A few days later, Ulrich looked up from his evening reading and said,
‘Did I ever tell you my theories about the baths at Carlsbad?’
‘No.’
Ulrich told his mother about Pierre and Marie Curie, the pioneers of radioactivity. He told her how the Austrian government had presented them with a tonne of uranium ore – pitchblende – that was dug up from the enormous silver mines of Joachimsthal in Bohemia. The precious gift arrived on a horse-drawn cart, still matted with Bohemian earth and pine needles, and the Curies set to work. They discovered that the ore was emitting very high levels of radiation, far higher than uranium, and they realised another substance must be present. After two years of work, they isolated from this tonne of pitchblende one tenth of a gram of a new element. Radium.
‘Pierre Curie’s mother had died of cancer a few years before,’ said Ulrich, ‘and he and Marie began to experiment with the effects of radium on tumours. They achieved positive results. They thought it would soon be possible to destroy cancer for ever. And that was the beginning of radiotherapy.’
Elizaveta settled back in her chair, happy to hear her son talking about something he loved.
Ulrich related how the rumours of radioactivity’s life-giving power began to circulate among the public at large. It was assumed that the new force of nature must be invigorating for the body, and popular magazines were suddenly filled with advertisements for radium compresses, radium bath salts, radium implants, radium chocolate and radioactive inhalations.
‘Can you imagine?’ Ulrich exclaimed.
He told her about the fashionable spas of Carlsbad, which were close to the Joachimsthal mines. Carlsbad had already been an elegant summer resort of the European elites for a century or more, but now the sudden popularity of radium gave an additional boost to its prestige. Carlsbad boasted of the
tonic radioactivity
of its waters. And in 1906, a new ‘radioactive spa’ was built even closer to the mines, in Jáchymov.

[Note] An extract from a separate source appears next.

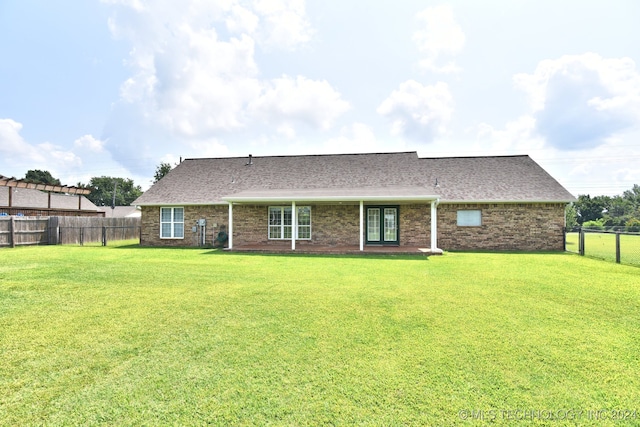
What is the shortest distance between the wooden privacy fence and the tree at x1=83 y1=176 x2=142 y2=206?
66.4 m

‘I’ve always been struck,’ said Ulrich, ‘by all the famous people who went to those spas and later died of cancer. There were so many musicians. Johannes Brahms, the composer, and Niccolò Paganini, the most famous violinist who ever lived.’
Later on, the harmful effects of exposure to radiation became well known. Marie Curie herself was covered with terrible welts from her laboratory work, and died a painful death as a result. But none of this stopped Leopold Godowsky, a pianist friend of Albert Einstein, from visiting the spas of Carlsbad in the hope that the special waters might reanimate his right arm, which had become useless after a stroke. Not long after that, he died of stomach cancer.